Posts Tagged 'willbaforce'

Hitting keys with eyes closed.

It is strange how fatigued I feel when I clearly shouldn’t be. It is also shocking how half an hour’s sleep can make soo much difference.

This post is another stream of thought post, in that I haven’t started it with an agenda, more that I’ve started it with a view to writing about a couple of things. How I get them down is what’s going to make it interesting.

I’ve been watching the UK’s current Big Brother on a regular basis. I know, very sad / fabulous / weird / cool depending on what you like. I like it. Though it has made me muse a little. Currently, or last night specifically, there was a massive, massive bust up as a result of one house mate spilling another’s secrets to the rest of the house. It wasn’t a slip of tongue either. This girl swore that she’d keep the information secret, never tell it to anyone etc etc. In fact the guy she was talking to was refusing to tell her for that exact reason – he didn’t trust her to keep it. He should have stuck to his guns I guess.

The whole idea of telling people something you’ve been told in confidence is probably one of the cruellest things you can do to somebody. Well, cruellest things you can speak. I mean severing their right hand is probably much worse. But still, horrid.

People always say “you could have kept it to yourself!” as a justifiable reason for such infidelity. Which is just a straight up lie. People generally tell others confidential things because its literally eating them up inside. Telling someone reduces that strain – Problem shared is a problem halved and so on.
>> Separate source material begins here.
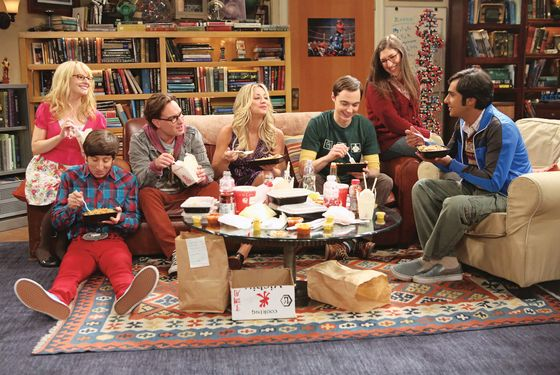 """""""The Re-Entry Minimization"""" -- Game Night turns into a battle of the sexes, on THE BIG BANG THEORY, Thursday, Oct. 18 (8:30 – 9:00 PM, ET/PT) on the CBS Television Network. From left to right – Bernadette (Melissa Rauch), Wolowitz (Simon Helberg), Leonard (Johnny Galecki), Penny (Kaley Cuoco), Sheldon (Jim Parsons), Amy (Mayim Bialik), Koothrappali (Kunal Nayyar). Photo: Michael Yarish/Warner Bros. ©2012 Warner Bros. Television. All Rights Reserved."""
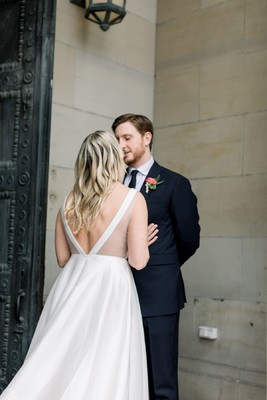 A Sweet And Chic Modern Wedding Day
But to then go on and pass the information on is just wrong. I’m not talking about “he fancies you” 10 year old type secrets. More the secrets that aren’t positive statements in any possible sense. Reusing that information can be really harsh, because that person may be venting frustration, or may even be telling you something that they actually feel, which could consequently mean that you’ve ruined any future interactions between those individuals. Allow people to seek counsel, but don’t turn it into a public debacle afterwards.

Rawr.

Moving on from that, I’m both really impressed with the current situation of the Rimmer map and completely tired of it already! I’m such a douche. I love that I’m getting responses from people, I just need to make my process for making contact and adding them a lot more efficient. Got to make it smoooooth. With the extra three os.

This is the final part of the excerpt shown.